Every day, entrepreneurs invest huge amounts of time and money to build a business that they think will be better than the competition. However, all too often entrepreneurs struggle to articulate how their value proposition is fundamentally different from their competition. These businesses are what I call clone businesses.
While there is room in the market for these businesses, clone businesses are just another participant in a red ocean where margins are frequently squeezed to the breaking point for all but the best-managed businesses.
Clone businesses with little differentiation from their competitors (such as janitorial companies, drywall contractors, etc.) essentially hang their success on the belief that other business owners are incompetent. They are banking on everyone around them being “worse than them” rather than being “better” in some new way.

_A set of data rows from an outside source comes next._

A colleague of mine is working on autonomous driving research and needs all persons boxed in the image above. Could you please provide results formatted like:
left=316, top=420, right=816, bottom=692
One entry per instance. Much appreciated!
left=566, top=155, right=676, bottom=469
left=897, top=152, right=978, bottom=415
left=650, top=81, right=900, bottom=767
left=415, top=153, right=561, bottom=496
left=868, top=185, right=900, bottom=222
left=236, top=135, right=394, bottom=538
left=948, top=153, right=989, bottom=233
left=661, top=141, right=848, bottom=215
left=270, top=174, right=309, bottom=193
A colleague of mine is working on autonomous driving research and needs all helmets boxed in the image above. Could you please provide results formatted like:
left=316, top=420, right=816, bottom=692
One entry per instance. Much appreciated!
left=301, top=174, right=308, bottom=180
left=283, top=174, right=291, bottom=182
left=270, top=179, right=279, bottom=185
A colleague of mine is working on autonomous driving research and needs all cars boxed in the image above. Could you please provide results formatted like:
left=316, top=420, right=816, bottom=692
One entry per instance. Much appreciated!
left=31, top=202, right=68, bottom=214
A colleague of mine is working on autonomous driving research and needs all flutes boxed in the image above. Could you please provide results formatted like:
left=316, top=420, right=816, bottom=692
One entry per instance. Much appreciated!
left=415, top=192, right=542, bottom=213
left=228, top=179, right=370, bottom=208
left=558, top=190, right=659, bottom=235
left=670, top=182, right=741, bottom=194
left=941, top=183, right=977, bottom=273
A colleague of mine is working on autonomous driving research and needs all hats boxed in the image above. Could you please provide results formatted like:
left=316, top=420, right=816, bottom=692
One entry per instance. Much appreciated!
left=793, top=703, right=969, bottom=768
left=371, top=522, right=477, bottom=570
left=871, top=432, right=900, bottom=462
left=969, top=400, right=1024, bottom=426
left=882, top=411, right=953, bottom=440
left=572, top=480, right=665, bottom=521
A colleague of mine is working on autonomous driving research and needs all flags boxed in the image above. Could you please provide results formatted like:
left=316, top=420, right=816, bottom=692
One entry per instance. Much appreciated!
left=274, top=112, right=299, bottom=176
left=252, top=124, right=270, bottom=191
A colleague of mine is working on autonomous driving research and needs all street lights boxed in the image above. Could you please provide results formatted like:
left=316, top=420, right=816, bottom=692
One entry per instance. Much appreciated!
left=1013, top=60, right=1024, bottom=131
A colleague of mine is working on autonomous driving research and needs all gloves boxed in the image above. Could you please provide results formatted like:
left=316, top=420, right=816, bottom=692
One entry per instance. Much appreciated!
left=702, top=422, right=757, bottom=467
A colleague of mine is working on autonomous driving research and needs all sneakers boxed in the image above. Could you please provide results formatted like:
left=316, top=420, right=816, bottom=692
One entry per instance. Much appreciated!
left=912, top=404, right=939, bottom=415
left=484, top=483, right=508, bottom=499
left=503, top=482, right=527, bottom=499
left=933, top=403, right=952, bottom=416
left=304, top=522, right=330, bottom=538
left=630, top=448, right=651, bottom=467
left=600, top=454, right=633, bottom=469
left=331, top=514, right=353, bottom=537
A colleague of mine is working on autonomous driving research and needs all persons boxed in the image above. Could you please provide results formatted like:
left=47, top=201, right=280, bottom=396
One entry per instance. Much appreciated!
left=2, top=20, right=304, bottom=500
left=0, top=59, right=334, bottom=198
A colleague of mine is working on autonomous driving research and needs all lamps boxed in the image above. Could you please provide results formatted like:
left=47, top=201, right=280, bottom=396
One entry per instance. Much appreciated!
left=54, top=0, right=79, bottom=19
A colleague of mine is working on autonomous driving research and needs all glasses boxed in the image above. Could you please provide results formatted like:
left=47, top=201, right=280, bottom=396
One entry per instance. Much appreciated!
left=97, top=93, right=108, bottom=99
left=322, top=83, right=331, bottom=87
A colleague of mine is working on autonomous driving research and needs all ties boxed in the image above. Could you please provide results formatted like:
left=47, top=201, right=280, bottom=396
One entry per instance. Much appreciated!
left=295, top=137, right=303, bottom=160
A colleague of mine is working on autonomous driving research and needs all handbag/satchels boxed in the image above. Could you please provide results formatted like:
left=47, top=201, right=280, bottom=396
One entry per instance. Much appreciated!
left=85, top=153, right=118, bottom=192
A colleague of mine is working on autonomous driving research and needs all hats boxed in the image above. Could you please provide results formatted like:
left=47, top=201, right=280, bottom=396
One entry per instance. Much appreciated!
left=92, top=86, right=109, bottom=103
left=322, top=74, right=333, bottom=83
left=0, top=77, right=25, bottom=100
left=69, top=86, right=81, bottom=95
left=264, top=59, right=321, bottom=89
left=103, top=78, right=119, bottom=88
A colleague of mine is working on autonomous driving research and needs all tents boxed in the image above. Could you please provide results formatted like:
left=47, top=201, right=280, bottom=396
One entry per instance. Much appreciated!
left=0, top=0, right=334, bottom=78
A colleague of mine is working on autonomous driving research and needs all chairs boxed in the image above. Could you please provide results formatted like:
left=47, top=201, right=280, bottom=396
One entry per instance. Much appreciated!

When you are a clone business, you are a commodity, and when you are a commodity, the only real point of differentiation is your price. Price is a poor value proposition as there is always someone out there willing to undercut your price and drive themselves out of business faster than you.
To be a business that entirely transforms an industry and is truly disruptive often is not radically that different from the competition.
For instance, look at the business and economic model of a mini mill that uses recycled steel vs. iron ore. Another example is a cell phone company that uses wireless transmission vs. a landline phone company. In both of these examples, there are only a few degrees of difference from their mainstream competitors.
Other examples include Uber and Airbnb. Uber built a disruptive taxi business with the simple idea that the driver didn’t have to be a professional taxi driver. Airbnb built a powerful accommodation business on the premise that the room you stayed in didn’t have to be a hotel room. They took what had gone unquestioned and questioned it.
Toyota Motor Corporation’s Sakichi Toyoda developed a technique he called “The 5 Why’s” during the evolution of the automakers manufacturing methodologies.
Successful entrepreneurs dare to apply the 5 Why’s to various aspects of their business model to uncover the substantive few degrees of difference that will take them from the red ocean to their blue ocean.
It might be as simple as questioning your hours of operation. As I discussed in the post Hours of Operation I have always contended that there would be a business model for an oil change or auto parts business that operates late into the evening and all day on Saturday and Sunday for all us shade tree mechanics that are busy Monday thru Friday during normal working hours.
Daniel Burris, the author of “Techno Trends,” says, “The future is already invented.” What he meant by this statement is that most successful businesses simply take a practice from one industry and apply it to their own.
A good example of this principle is Airbnb. Airbnb took the existing hotel and B&B reservation system and applied it to the private home rental market. Most of the core business is the same but just has a slight tweak.
What questions can you ask that will convert your clone business to the next Uber?